There are SA branches in Coventry and Warwickshire, London and the South East, Merseyside, Southampton, Stockport and Swindon. We have won most of them to affiliate to the national SA. We will soon be in a position to encourage the formation of new branches in Manchester, Wales, Bedfordshire and Birmingham. The Council of Socialist Organisations held its first, relatively successful meeting on January 14. The Socialist Party introduced a session on the workers' party campaign. Peter Tatchell addressed the council about campaigning for a new Chartist movement.

Now the SA has begun to re-establish itself it has to decide how it should rebrand itself. It is by no means agreed how this should be done. The first thing we have to get over is that we are a new Socialist Alliance. The term 'new SA' means different from the old, failed, SWP-led SA. Looking at the history of the SA we are the third version. The first (1997-2000) was led by the Socialist Party with a federal constitution functioning around the 80-20 formula and marketing itself as 'red-green'. In 2001 the SWP took over and a new programme (People before profit) and constitution were adopted. The second SA (2001-05) dropped the 80-20 formula and adopted majority decision-making. It was 'electoralist', reflecting the new electoral ambition of the SWP. It presented itself as the continuation of the economistic politics of real Labour.

Now we have launched the third SA, or SA mark three. We have maintained the traditional aim of socialist unity. We have located the strand that runs from the original SA down to the present. This is the genuine desire for all the most progressive parts of the socialist movement to work for unity, to develop political dialogue, and to establish non-sectarian relations. The members of the SA and its affiliates are committed in practice to socialist cooperation.

The new SA takes majority decision-making and People before profit from SA2. The federal structure and the environmental aims go back to SA1. But we have something new and distinct to offer. We have adopted a different set of campaigning aims. SA3 stands for the best traditions of the previous versions, but we have something new to bring into working class politics. This is not a nostalgia trip for ex-SA members.

The question of rebranding and positioning the Socialist Alliance has been the subject of some controversy. One proposal put forward by comrades to the SA conference was to use the acronym 'Arise'. The SA(P) adopted a set of aims which stressed the positive things we were for rather than against. The resolution passed at the Birmingham conference in March 2005 identified socialism, internationalism, republicanism and the environment. It was suggested that if we rearranged the terms we could summarise this as 'Arise'.

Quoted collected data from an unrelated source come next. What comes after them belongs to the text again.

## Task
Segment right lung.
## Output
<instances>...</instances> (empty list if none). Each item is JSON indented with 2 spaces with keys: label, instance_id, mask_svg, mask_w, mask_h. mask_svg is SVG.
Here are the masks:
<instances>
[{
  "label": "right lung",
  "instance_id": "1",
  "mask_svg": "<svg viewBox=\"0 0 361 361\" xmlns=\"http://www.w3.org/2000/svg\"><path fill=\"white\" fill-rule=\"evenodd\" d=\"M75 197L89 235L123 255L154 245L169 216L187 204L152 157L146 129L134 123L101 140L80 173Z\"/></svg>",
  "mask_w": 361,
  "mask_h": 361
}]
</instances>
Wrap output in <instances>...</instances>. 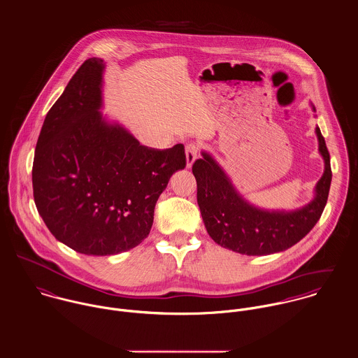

Since 'Arise' was a word in its own right it was easy to remember. It gave a positive political message about what we stood for. It was a simple and clear way of expressing the idea that we were different. The word 'Arise' has strong connections with radical and working class politics. It was, for example, part of the slogan 'Workers arise' on the 1972 dockers' strike banner. It is the first word of the Internationale. It is a revolutionary message for people to rise up and change the old conditions. It can be a call to rebel against the closure of the SA. The new SA can take on the mantle of a phoenix 'arising' from the ashes of the old SA.

The old SA was seen in terms of the unity of socialists. There were traditionally described as 'reformists and revolutionaries' or 'Labourites and Trotskyists' or, more politely, as 'democratic socialists and Marxists'. 'Arise' suggests a different and complementary way of thinking about socialist politics in the 21st century. The new SA could be seen as bringing together international socialists, green socialists and republican socialists. The three different strands of socialist thought should unite into one alliance. Such a combination would be a real strength.